No meio da discussão sobre como iria pagar com o grandalhão que fazia a segurança, evadiu-se do local e começou a correr pela rua entre os maus elementos e as meninas das casas. Conseguiu fugir com a mercadoria nos bolsos. Foi assim que tudo aconteceu. Agora que tinha passado o desespero, abriu um pacotinho da verdinha, ali mesmo no meio do Estácio, e começou a triturar a primeira porção da erva para botar para dentro do corpo em forma de fumaça.

Enquanto Cadu contava a história de sua fuga, Marco Antônio percebeu a aproximação de uma patrulinha da polícia militar dando a volta na esquina. Os flashes das luzes do teto pipocavam no chão da via e batiam na fachada suja da zona residencial e silenciosa do bairro, bem longe do agito das ruas do Piranhão. Não tinham mais como fugir dali.

Dois policiais desceram da viatura anunciando a batida. Cadu jogou o produto para Maninho dar uma pitada, e tentar esconder, antes que os três parceiros anunciassem sua rendição aos homens da lei. Sentado no fundo do carro da polícia, estava o brucutu que dava segurança à pensão sessenta e três, local de retirada da encomenda, além da loira de minissaia rosa.
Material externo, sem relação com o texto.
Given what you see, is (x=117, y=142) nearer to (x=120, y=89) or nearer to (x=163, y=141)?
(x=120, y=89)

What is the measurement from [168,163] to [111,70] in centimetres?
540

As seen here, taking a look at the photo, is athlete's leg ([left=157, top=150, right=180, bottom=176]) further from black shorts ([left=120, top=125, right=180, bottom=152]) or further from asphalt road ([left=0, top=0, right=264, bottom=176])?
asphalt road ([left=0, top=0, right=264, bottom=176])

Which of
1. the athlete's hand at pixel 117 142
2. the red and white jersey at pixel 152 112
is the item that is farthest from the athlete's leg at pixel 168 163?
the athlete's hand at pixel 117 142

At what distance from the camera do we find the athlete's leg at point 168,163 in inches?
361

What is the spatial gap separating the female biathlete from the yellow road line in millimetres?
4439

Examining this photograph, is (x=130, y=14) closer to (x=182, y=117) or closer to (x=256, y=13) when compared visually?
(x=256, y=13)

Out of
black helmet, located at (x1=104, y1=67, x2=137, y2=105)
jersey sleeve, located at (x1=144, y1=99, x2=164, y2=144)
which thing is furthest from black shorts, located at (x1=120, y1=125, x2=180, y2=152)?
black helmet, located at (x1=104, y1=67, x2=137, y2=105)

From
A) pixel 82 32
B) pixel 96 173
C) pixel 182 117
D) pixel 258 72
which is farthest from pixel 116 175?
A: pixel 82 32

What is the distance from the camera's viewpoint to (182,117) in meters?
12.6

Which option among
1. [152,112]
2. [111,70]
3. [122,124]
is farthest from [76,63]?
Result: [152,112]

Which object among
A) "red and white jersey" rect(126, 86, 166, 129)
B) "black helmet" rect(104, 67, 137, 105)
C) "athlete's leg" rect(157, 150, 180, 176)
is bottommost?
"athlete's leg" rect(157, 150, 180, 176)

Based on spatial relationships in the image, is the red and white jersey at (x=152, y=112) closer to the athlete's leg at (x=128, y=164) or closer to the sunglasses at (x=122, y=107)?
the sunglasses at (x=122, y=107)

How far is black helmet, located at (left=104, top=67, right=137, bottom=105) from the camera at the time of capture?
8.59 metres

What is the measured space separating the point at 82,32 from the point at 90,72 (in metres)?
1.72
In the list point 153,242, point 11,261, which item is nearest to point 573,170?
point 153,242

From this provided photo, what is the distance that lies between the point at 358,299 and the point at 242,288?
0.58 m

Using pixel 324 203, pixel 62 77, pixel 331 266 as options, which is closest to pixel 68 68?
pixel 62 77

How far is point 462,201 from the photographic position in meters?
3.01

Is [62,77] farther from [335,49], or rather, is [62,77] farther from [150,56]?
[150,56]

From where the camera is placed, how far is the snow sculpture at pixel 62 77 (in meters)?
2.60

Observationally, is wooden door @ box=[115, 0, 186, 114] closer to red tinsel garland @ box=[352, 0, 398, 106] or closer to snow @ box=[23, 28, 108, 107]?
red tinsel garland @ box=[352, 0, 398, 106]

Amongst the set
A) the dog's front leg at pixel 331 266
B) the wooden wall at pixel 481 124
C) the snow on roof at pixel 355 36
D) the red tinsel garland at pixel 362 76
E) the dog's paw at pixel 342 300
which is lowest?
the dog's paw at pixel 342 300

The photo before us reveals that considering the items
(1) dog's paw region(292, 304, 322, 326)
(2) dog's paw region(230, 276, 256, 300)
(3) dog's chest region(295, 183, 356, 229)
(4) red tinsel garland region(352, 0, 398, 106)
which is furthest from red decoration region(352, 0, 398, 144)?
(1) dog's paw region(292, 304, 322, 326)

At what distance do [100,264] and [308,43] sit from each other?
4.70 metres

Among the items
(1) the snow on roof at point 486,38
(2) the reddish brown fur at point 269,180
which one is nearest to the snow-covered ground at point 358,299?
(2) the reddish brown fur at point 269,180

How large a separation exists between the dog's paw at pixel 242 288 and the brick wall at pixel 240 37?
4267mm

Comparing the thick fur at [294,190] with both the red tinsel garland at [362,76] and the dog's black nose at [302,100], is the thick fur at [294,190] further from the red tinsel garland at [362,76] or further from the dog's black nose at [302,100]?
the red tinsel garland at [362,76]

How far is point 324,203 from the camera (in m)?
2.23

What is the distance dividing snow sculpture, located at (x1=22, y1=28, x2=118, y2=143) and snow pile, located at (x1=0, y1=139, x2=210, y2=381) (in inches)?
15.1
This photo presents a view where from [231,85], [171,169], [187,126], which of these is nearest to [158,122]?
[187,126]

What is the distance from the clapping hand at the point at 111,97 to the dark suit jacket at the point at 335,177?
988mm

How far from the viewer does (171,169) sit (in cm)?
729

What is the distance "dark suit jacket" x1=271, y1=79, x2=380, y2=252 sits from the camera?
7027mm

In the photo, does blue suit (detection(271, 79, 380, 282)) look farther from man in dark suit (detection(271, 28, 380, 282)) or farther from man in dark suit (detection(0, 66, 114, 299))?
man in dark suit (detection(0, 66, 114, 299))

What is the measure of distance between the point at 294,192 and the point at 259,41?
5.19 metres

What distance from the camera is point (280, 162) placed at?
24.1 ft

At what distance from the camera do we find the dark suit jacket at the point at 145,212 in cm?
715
Resultado final da aventura ao Piranhão naquela noite: Cadu apanhou tanto do brucutu que restou a ele um olho roxo, uma costela quebrada e uma fratura na mandíbula. Maninho teve que entregar o que havia sobrado do dinheiro que tinha em sua carteira para ser esquecido, além de todos os pacotes da encomenda que foram para sempre sequestrados pela polícia. Marco Antônio tomou apenas um forte tapa no pescoço quando suplicava para deixarem Cadu em paz. E de quebra teve que ouvir da loira de minissaia alguns sussuros no ouvido em meio à confusão. Ela o esperava para uma massagem relaxante depois de todo aquele stress desnecessário.

A loira faria um bom precinho com um belo desconto a Marco Antônio, em caso de afirmativa.

Nenhum boletim de ocorrência foi registrado naquela noite. Os três amigos juraram que nunca mais iriam retornar a frequentar o Piranhão. Promessa que, obviamente, não fora cumprida. Não se passaram muitos meses dali em frente, e estavam novamente embrenhados os três parceiros no nobre submundo do velho Estácio. Até parece que gostaram dos prazeres encontrados naquele celebrado submundo carioca.